According to Kelly, a coroner’s jury convened the following day to determine whether the officers’ actions were justified. When asked “Why hadn’t police used tear gas to drive Keys from his home?”, the officers explained that because Keys had broken a window tear gas would be ineffective: this is absurd because, as a jury member questioned, “Wasn’t that the same type of gas used in dispersing street mobs in the open?”

This case bears a resemblance to the recent case of Damian Daniels. As reported by the Associated Press, on August 25, 2020, Brendan Daniels contacted the Bexar County Sheriff’s Department to request a mental health check-in on his brother, who suffered from mild PTSD linked to his service as a Sergeant in the US Army deployed to Afghanistan. Brendan had observed that Damian had gone from seeming normal to a state of paranoia in only a matter of days and was now suffering from hallucinations. Deputies John Rodriguez, Enrique Cepeda, and Michelle Garriffa found Daniels standing on his front porch “with a bulge at his waistband from a gun and a pained expression on his face”. According to his brother, Daniels “often carried a handgun — Texas’ loose gun laws were an attraction to the state”. After a half hour of discussion, the deputies attempted to make Daniels to seek mental health treatment against his will, and during the ensuing struggle shot the veteran twice, killing him.


This was not the first time deputies had checked in on Daniels: in fact, it was the fourth time in the past couple days. An official report showed that Daniels “had told deputies one day earlier he was diagnosed as paranoid and had not taken his medications”. Deputies had found Daniels sitting in his lawn, because he was hearing strange noises and suspected his house may be haunted. KENS5 contributor Mariah Medina, goes on, however, to point out that “even with information that Daniels was living with mental illness and had been off his medication, no one from the mental health unit became involved when deputies were dispatched to Daniels' home the next day”.
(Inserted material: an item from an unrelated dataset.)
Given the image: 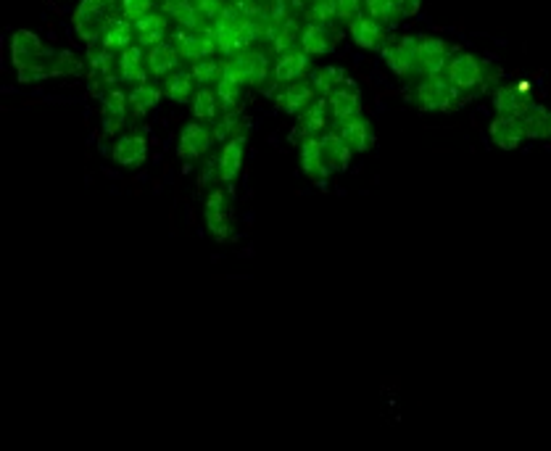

While certain details of these cases may differ, both incidents involve a Black Army veteran who was suffering a PTSD episode (a flashback for Keys and paranoia for Daniels) but had not hurt or threatened to hurt anyone prior to being approached being shot by police despite the existence of safer alternatives for subduing them (tear gas for Keys and the BCSD mental health unit for Daniels). While the existence of mental health units implies progress in the prevention of police violence against civilians with mental illness, yet the outcome of these two incidents remains the same. These cases are consistent with Camille Nelson’s concept of felonization, in “which a suspect is transformed into a more serious offender deserving of harsher criminal justice responses” (p. 620). This process is relevant because, as Nelson explains, the circumstances under which felonization occurs “are particularly fraught for individuals who are mentally or physically vulnerable, as they may struggle or be unable to comport their behavior to police dictates for obedience and compliance” (p. 620).


John Kelly’s question reflecting on the murder of Leroy Keys is equally applicable to that of Damian Daniels: “Would a white veteran have been shot dead in his own home by the police?”